You may be about your grades, but try to keep things in perspective.


So, it's that time of year again for college students when the semester has just ended and final grades are rolling in. Whether you've gotten your grades or are waiting on a few, here's something that we should all keep in mind.

Often times, there's a lot of stress placed upon grades being the route to happiness. We might think that a certain GPA and certain grades are the be-all, end-all of our futures. Frankly, it really does seem like that given our surroundings. To work out our feelings with this, we often hear that we just need a little change, maybe get out and shift our perspective a little. While advice like this holds merit, sometimes it takes something a little more concrete and a little less philosophical to really believe.

Here is that little reminder:

There was actually a study conducted for over 70 years on the nuances of happiness, and what they found might be of use to you and me. From 1938 to 2013, Harvard conducted a 75 year-long study on happiness led by renowned psychiatrist Dr. Robert Waldinger, and there are three conclusions that can be drawn from the entire experiment:

1. Happiness is achieved through close relationships.

» MATERIAL:
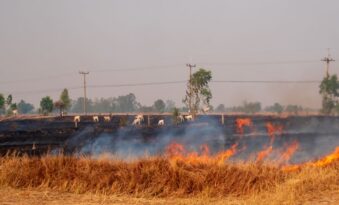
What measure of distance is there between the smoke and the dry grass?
7.92 m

» REQUIRED WORK:
1. Copy the piece on grades and happiness from "So, it's that" up to and including "keep in mind.".
2. Continue the piece on grades and happiness from where it stops.
The material comes from a different source than the piece on grades and happiness.

» RESPONSES IN ORDER:
1.
So, it's that time of year again for college students when the semester has just ended and final grades are rolling in. Whether you've gotten your grades or are waiting on a few, here's something that we should all keep in mind.

2.
2. Happiness is achieved through quality relationships.

3. Happiness is achieved through supportive, stable relationships.

Wow. Hm. I don't really see anything about grades in there, do you? Thank God there isn't, honestly. Based on the study, happiness is based largely upon the relationships that we foster with the people in our lives, and, while we're at it, with ourselves. It makes sense if you think about it: most of what we'll look back fondly upon is the time we spent doing things that make us happy (aka valuing the relationship with ourselves) and spending time with the people we love. When we have a support system there to help us through, then things become a little less of a chore to handle our self-believe goes up a notch.

So, this is an open invitation to kick back, relax, let your hair fly in the wind, and give yourself a break.

You did what you could with what you had, and you already know that there's always room for improvement. Try to not be down on yourself, really.

If you made someone happier, if you took care of others or yourself, if you made yourself healthier, then you had a worthwhile year, and there are no two ways about it.